Knezevic Claire E, Stevenson James M, Merran Jonathan, Snyder Isabel, Restorick Grant, Waters Christopher, Marzinke Mark A
Department of Pathology, Johns Hopkins University School of Medicine, Baltimore, MD, United States.
Division of Clinical Pharmacology, Department of Medicine, Johns Hopkins University School of Medicine, Baltimore, MD, United States.
J Appl Lab Med. 2025 Mar 3;10(2):259-273. doi: 10.1093/jalm/jfae128.
Pharmacogenomics has demonstrated benefits for clinical care, including a reduction in adverse events and cost savings. However, barriers in expanded implementation of pharmacogenomics testing include prolonged turnaround times and integration of results into the electronic health record with clinical decision support. A clinical workflow was developed and implemented to facilitate in-house result generation and incorporation into the electronic health record at a large academic medical center.
An 11-gene actionable pharmacogenomics panel was developed and validated using a QuantStudio 12K Flex platform. Allelic results were exported to a custom driver and rules engine, and result messages, which included a diplotype and predicted metabolic phenotype, were sent to the electronic health record; an electronic consultation (eConsult) service was integrated into the workflow. Postimplementation monitoring was performed to evaluate the frequency of actionable results and turnaround times.
The actionable pharmacogenomics panel covered 39 alleles across 11 genes. Metabolic phenotypes were resulted alongside gene diplotypes, and clinician-facing phenotype summaries (Genomic Indicators) were presented in the electronic health record. Postimplementation, 8 clinical areas have utilized pharmacogenomics testing, with 56% of orders occurring in the outpatient setting; 22.1% of requests included at least one actionable pharmacogene, and 67% of orders were associated with a pre- or postresult electronic consultation. Mean turnaround time from sample collection to result was 4.6 days.
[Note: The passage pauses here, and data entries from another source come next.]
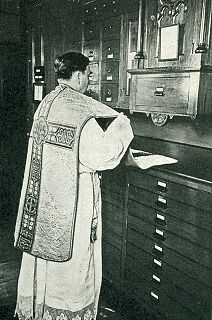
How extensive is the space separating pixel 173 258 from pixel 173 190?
1.40 ft

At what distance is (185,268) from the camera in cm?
238

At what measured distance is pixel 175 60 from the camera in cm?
269

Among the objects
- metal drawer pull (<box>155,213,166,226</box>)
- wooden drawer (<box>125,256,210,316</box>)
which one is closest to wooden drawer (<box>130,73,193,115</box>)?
metal drawer pull (<box>155,213,166,226</box>)

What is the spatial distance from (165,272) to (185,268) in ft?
0.66

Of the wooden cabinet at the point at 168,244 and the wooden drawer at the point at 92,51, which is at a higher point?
the wooden drawer at the point at 92,51

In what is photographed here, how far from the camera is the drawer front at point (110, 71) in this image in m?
3.60

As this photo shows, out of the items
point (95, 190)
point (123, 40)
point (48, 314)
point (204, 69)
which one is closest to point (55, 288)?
point (48, 314)

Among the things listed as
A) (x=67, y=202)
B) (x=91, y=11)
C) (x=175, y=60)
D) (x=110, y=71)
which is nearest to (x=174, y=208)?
(x=67, y=202)

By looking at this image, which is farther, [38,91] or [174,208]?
[38,91]

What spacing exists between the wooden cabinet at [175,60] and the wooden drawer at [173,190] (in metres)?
0.50

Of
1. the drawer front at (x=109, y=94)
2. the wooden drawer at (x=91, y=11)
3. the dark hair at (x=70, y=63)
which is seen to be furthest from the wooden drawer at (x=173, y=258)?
the wooden drawer at (x=91, y=11)

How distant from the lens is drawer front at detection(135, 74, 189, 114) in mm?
2670

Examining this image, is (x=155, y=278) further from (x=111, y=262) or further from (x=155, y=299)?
(x=111, y=262)

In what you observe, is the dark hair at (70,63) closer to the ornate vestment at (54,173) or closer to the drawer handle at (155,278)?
the ornate vestment at (54,173)
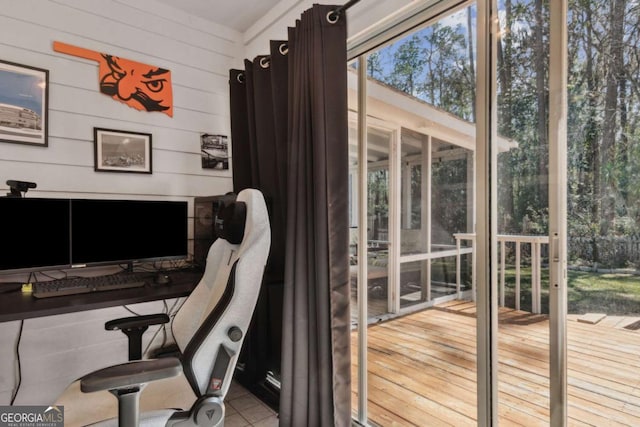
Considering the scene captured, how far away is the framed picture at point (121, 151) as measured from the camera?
7.06 ft

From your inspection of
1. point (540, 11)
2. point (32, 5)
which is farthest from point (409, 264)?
point (32, 5)

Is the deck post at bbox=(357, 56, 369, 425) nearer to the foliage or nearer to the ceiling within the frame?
the foliage

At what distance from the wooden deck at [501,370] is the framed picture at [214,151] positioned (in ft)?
5.15

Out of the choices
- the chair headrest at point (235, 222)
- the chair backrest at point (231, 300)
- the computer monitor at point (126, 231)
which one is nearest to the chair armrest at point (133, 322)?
the chair backrest at point (231, 300)

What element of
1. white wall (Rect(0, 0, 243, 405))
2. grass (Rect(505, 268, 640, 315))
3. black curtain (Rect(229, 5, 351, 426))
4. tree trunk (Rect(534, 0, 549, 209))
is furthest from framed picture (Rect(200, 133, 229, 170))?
grass (Rect(505, 268, 640, 315))

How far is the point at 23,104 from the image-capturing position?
1.92 metres

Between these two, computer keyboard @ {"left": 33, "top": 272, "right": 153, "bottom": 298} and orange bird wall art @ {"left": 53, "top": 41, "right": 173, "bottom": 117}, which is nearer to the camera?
computer keyboard @ {"left": 33, "top": 272, "right": 153, "bottom": 298}

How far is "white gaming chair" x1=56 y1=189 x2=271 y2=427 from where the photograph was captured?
0.99 meters

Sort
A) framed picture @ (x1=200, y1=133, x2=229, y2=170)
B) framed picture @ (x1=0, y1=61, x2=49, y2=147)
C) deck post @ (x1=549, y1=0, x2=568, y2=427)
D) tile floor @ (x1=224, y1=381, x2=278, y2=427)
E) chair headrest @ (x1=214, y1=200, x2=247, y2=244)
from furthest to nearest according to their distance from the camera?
framed picture @ (x1=200, y1=133, x2=229, y2=170), tile floor @ (x1=224, y1=381, x2=278, y2=427), framed picture @ (x1=0, y1=61, x2=49, y2=147), chair headrest @ (x1=214, y1=200, x2=247, y2=244), deck post @ (x1=549, y1=0, x2=568, y2=427)

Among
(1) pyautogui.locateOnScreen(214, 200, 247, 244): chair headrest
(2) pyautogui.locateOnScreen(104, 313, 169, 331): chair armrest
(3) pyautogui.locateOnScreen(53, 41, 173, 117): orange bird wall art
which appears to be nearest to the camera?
(1) pyautogui.locateOnScreen(214, 200, 247, 244): chair headrest

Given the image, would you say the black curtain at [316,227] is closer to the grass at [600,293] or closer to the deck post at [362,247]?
the deck post at [362,247]

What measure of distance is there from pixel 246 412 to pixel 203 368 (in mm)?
1184

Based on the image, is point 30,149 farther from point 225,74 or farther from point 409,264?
point 409,264

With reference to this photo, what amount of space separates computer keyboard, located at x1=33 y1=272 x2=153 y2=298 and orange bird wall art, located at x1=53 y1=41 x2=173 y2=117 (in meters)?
1.09
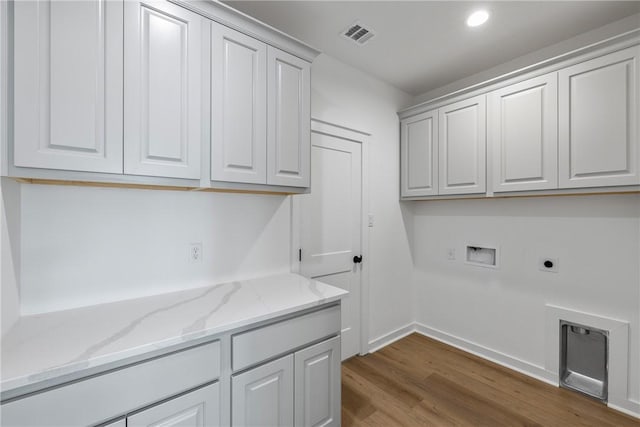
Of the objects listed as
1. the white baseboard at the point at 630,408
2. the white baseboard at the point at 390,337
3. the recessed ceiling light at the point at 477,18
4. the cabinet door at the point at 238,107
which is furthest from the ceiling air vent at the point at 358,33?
the white baseboard at the point at 630,408

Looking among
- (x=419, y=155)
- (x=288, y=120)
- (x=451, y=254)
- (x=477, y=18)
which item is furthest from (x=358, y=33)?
(x=451, y=254)

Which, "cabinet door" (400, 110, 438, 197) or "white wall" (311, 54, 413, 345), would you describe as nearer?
"white wall" (311, 54, 413, 345)

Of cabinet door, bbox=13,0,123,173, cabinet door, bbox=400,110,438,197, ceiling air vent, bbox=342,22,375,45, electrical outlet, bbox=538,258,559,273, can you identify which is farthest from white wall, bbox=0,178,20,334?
electrical outlet, bbox=538,258,559,273

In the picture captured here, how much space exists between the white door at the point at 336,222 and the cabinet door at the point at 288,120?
0.51m

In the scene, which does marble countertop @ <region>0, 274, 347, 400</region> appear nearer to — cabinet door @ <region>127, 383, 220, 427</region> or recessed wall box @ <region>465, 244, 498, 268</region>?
cabinet door @ <region>127, 383, 220, 427</region>

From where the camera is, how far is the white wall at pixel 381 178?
2494 millimetres

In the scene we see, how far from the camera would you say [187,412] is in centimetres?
111

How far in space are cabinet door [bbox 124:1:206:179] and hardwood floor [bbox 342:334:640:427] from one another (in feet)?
6.42

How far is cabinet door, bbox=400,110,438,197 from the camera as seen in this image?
2727mm

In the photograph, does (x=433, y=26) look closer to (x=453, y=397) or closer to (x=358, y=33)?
(x=358, y=33)

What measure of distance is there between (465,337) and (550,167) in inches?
70.3

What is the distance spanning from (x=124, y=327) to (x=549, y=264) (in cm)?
291

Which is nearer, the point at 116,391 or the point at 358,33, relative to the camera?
the point at 116,391

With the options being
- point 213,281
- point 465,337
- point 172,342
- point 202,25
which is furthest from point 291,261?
point 465,337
A pharmacogenomics pipeline was successfully operationalized at a quaternary academic medical center, with direct integration of results into the electronic health record, clinical decision support, and eConsult services.
药物基因组学已证明对临床护理有益,包括减少不良事件和节省成本。然而,药物基因组学检测扩大实施的障碍包括周转时间延长以及将结果整合到具有临床决策支持功能的电子健康记录中。在一家大型学术医疗中心开发并实施了一种临床工作流程,以促进内部结果生成并将其纳入电子健康记录。
使用QuantStudio 12K Flex平台开发并验证了一个包含11个基因的可操作药物基因组学检测板。等位基因结果被导出到一个定制驱动程序和规则引擎,包含双倍型和预测代谢表型的结果信息被发送到电子健康记录;电子会诊(eConsult)服务被整合到工作流程中。实施后进行监测,以评估可操作结果的频率和周转时间。
可操作药物基因组学检测板涵盖11个基因的39个等位基因。代谢表型与基因双倍型一同得出,面向临床医生的表型总结(基因组指标)在电子健康记录中呈现。实施后,8个临床领域使用了药物基因组学检测,56%的检测申请发生在门诊环境;22.1%的申请至少包含一个可操作的药物基因,67%的检测申请与检测前或检测后的电子会诊相关。从样本采集到结果的平均周转时间为4.6天。
在一家四级学术医疗中心成功实施了药物基因组学流程,结果直接整合到电子健康记录、临床决策支持和电子会诊服务中。